Implementation:FlagOpen FlagEmbedding LLM Embedder LM Score
| Knowledge Sources | |
|---|---|
| Domains | Language_Modeling, Knowledge_Distillation, Negative_Likelihood |
| Last Updated | 2026-02-09 00:00 GMT |
Overview
Script for computing language model scores on query-passage-answer triplets to generate teacher signals for retrieval model training.
Description
This implementation computes negative log-likelihoods (NLLs) using a language model to score how well passages answer queries, creating teacher scores for knowledge distillation in retrieval training.
Process: 1. For each query, scores all candidate passages (positives and negatives) by computing the NLL of generating the answer conditioned on query + passage 2. Passages that lead to lower perplexity (more natural answer generation) receive higher scores 3. Scores are collated by query and saved back to the dataset as "teacher_scores" field
Task-specific formatting:
- QA tasks: "Knowledge: {passage}\n\nQuestion: {query}\n\nAnswer: {answer}"

**QUESTIONS ON THE MATERIAL:**
1. Return the portion of the LM Score page between "Implementation:FlagOpen FlagEmbedding LLM" and "in retrieval training.", inclusive.
2. According to the LM Score page, under what field name are the collated scores saved back to the dataset?
3. Continue the LM Score page from its last line.

(Stored items)
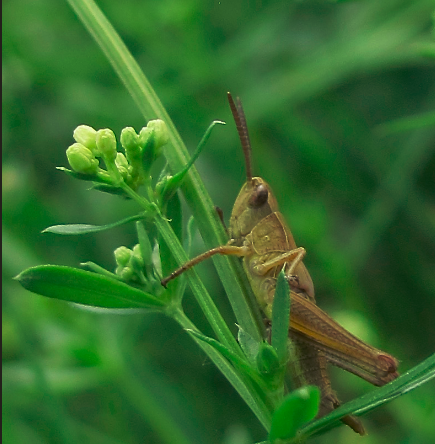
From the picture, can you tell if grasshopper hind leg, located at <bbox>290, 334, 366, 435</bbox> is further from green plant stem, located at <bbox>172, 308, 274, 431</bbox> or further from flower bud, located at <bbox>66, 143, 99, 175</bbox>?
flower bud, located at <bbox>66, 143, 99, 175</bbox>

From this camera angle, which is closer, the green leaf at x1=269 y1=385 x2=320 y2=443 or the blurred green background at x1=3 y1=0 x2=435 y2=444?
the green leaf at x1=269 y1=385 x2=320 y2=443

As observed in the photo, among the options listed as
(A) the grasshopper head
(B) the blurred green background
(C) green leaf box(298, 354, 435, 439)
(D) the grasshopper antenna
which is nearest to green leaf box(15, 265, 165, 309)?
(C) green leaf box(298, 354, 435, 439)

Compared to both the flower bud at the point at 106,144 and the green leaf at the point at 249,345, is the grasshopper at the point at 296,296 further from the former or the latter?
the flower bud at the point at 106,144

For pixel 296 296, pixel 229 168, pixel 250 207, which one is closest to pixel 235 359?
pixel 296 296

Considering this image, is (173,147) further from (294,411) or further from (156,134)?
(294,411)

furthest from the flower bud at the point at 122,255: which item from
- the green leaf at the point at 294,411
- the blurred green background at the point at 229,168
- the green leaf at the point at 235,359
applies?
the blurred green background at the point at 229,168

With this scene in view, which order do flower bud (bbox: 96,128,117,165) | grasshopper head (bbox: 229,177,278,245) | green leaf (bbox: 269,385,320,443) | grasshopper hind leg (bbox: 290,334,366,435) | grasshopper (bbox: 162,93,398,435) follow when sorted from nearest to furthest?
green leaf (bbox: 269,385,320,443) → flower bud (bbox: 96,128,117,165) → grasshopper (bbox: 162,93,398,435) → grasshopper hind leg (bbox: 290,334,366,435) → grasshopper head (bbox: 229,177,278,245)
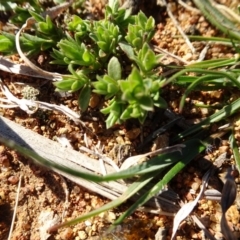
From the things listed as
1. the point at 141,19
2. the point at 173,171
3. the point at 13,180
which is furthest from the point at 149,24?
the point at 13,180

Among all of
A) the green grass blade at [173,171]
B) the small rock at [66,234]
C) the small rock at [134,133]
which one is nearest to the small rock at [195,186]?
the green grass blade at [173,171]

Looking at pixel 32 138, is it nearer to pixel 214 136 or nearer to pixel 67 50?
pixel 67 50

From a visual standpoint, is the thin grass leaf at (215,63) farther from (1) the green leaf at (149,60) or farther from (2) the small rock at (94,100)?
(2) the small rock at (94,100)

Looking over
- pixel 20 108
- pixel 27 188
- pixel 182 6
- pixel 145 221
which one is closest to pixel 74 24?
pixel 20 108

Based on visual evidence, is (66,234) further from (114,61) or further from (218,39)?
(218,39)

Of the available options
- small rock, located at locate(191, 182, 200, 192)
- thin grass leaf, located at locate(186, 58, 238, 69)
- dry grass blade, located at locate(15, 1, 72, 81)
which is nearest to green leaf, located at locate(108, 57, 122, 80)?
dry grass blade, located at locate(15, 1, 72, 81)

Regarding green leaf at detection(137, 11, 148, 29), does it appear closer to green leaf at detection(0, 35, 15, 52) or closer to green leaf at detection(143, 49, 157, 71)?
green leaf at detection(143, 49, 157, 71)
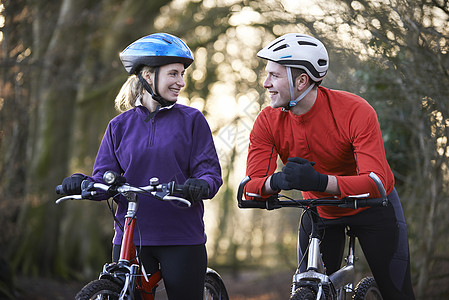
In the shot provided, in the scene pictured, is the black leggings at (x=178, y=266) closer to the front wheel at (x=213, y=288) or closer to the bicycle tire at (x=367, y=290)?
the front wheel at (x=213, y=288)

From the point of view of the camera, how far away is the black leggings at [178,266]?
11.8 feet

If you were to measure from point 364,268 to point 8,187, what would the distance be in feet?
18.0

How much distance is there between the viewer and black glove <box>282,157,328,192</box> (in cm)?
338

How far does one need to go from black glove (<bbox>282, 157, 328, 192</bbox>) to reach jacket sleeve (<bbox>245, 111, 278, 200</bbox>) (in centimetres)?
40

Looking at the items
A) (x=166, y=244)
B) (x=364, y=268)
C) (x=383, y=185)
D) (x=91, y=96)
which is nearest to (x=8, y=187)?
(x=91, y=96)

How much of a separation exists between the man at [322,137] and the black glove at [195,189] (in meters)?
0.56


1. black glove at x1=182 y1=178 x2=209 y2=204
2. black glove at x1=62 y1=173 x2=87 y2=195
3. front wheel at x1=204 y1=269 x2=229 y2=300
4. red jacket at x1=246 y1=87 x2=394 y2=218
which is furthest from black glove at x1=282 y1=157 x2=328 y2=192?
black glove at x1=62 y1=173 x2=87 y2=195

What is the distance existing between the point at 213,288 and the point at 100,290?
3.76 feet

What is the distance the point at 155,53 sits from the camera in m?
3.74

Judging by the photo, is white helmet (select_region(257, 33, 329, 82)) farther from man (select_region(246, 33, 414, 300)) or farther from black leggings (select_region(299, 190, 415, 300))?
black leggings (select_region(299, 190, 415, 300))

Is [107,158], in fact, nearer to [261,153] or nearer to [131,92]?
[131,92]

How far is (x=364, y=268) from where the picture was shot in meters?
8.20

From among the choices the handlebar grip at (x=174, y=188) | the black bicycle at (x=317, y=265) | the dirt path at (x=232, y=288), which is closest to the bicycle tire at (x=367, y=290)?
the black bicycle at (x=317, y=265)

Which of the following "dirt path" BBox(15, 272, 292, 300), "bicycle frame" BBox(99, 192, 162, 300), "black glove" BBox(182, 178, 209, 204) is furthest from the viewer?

**WRITTEN RESPONSES:**
1.
Implementation:FlagOpen FlagEmbedding LLM Embedder LM Score
| Knowledge Sources | |
|---|---|
| Domains | Language_Modeling, Knowledge_Distillation, Negative_Likelihood |
| Last Updated | 2026-02-09 00:00 GMT |
Overview
Script for computing language model scores on query-passage-answer triplets to generate teacher signals for retrieval model training.
Description
This implementation computes negative log-likelihoods (NLLs) using a language model to score how well passages answer queries, creating teacher scores for knowledge distillation in retrieval training.

2. "teacher_scores"

3.
- Chat tasks: "{history}\nSpeaker 1: {query}\nSpeaker 2: {answer}"
- ICL tasks: "{few_shot_examples}\n{query}\n{answer}"
- LRLM tasks: Uses pre-tokenized inputs for long-range language modeling
The process_lm_scoring() function handles tokenization and label preparation, masking all tokens except the answer portion for NLL computation. This focuses the scoring on answer quality rather than question understanding.
Usage
Use this to generate teacher scores from a strong language model for distilling retrieval knowledge into smaller embedding models.
Code Reference
Source Location
- Repository: FlagOpen_FlagEmbedding
- File: research/llm_embedder/run_lm_score.py
- Lines: 1-240
Signature
def process_lm_scoring(tokenizer, key_max_length=512)
def collate_scores(eval_data, save_name)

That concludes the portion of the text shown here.